30 Kasım 2013 Cumartesi

Bir düşüncenin susturulmasındaki asıl kötülük, onun insan soyuna, yaşayan nesle olduğu gibi gelecek nesillere karşı da despotik bir davranış niteliğini taşıyor olması ve o düşünceye taraftar olanlardan daha da fazla, o düşünceye katılmayanlara karşı haydutça bir davranış olmasıdır. Eğer düşünce doğruysa insanlar, yanlış olanı doğru olanla değiştirmek olanağından yoksun bırakılırlar; eğer yanlışsa, hemen hemen aynı derecede büyük bir yararı, yani gerçeğin haksızlıkla çarpışması sonucunda onun daha açık olarak anlaşılmasını ve daha canlı bir etki yaratma fırsatını, elden kaçırmış olurlar.
Boğmaya kalkıştığımız düşüncenin yanlış bir düşünce olduğundan hiçbir zaman emin olamayız; bundan emin olsak bile, onu boğmak gene de kötü olacaktır.
Otorite tarafından sindirilmeye çalışılan düşünce, pekâlâ doğru olabilir.
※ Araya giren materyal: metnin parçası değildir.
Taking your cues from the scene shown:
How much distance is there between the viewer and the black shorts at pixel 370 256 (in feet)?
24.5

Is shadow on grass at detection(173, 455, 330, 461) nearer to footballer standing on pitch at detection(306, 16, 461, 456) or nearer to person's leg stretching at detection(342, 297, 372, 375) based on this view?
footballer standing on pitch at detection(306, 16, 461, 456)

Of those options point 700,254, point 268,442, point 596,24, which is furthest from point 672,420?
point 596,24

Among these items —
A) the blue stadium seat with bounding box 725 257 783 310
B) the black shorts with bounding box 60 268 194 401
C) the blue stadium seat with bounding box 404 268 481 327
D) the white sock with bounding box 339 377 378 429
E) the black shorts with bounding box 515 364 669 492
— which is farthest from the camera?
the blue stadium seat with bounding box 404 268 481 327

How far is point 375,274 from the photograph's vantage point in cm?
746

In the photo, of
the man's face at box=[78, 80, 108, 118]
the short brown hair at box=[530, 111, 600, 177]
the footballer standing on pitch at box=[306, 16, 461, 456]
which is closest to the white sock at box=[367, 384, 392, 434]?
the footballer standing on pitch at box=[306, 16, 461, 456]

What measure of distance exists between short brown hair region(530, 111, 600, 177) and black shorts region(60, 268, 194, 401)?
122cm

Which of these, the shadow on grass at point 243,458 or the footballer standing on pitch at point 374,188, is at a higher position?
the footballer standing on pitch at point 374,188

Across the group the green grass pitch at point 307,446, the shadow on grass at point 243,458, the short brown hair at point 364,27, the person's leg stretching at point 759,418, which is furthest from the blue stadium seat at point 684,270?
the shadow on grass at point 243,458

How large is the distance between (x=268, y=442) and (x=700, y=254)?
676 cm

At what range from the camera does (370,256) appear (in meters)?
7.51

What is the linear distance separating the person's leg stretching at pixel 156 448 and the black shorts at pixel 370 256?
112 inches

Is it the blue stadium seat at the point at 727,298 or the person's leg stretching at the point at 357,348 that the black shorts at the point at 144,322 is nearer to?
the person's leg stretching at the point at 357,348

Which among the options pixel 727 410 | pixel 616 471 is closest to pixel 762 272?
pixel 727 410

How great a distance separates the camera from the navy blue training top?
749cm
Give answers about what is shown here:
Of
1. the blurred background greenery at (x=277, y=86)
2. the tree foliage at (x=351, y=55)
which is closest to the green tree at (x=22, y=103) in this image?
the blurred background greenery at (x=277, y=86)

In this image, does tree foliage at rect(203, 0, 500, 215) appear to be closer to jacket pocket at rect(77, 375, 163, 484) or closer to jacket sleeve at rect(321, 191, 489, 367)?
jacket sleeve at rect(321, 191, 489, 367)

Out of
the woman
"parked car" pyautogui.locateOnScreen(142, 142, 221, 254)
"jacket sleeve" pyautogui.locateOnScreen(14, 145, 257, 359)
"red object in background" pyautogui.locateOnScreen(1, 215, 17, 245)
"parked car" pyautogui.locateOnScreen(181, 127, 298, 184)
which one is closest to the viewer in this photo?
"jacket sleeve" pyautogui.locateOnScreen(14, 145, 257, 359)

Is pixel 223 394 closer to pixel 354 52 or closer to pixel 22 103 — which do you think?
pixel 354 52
Onu ortadan kaldırmak isteyenler, doğal olarak onun doğruluğunu yadsırlar; fakat yanılmaları da mümkündür. Sorunu bütün insanlık adına kestirip atmaya ve diğer herkesi yargılama olanaklarından yoksun bırakmaya hiçbir otoritenin yetkisi yoktur.
Bir düşüncenin açıklanmasını, otorite bunun yanlış olduğunu ileri sürdü diye yasaklamak, mutlak doğrunun sadece otoriteye ait olduğunu önsel olarak kabul etmek anlamını taşır.
Bir tartışmayı susturmak, yanılmazlık taslamayan gururlu bir davranışla eşdeğerdir.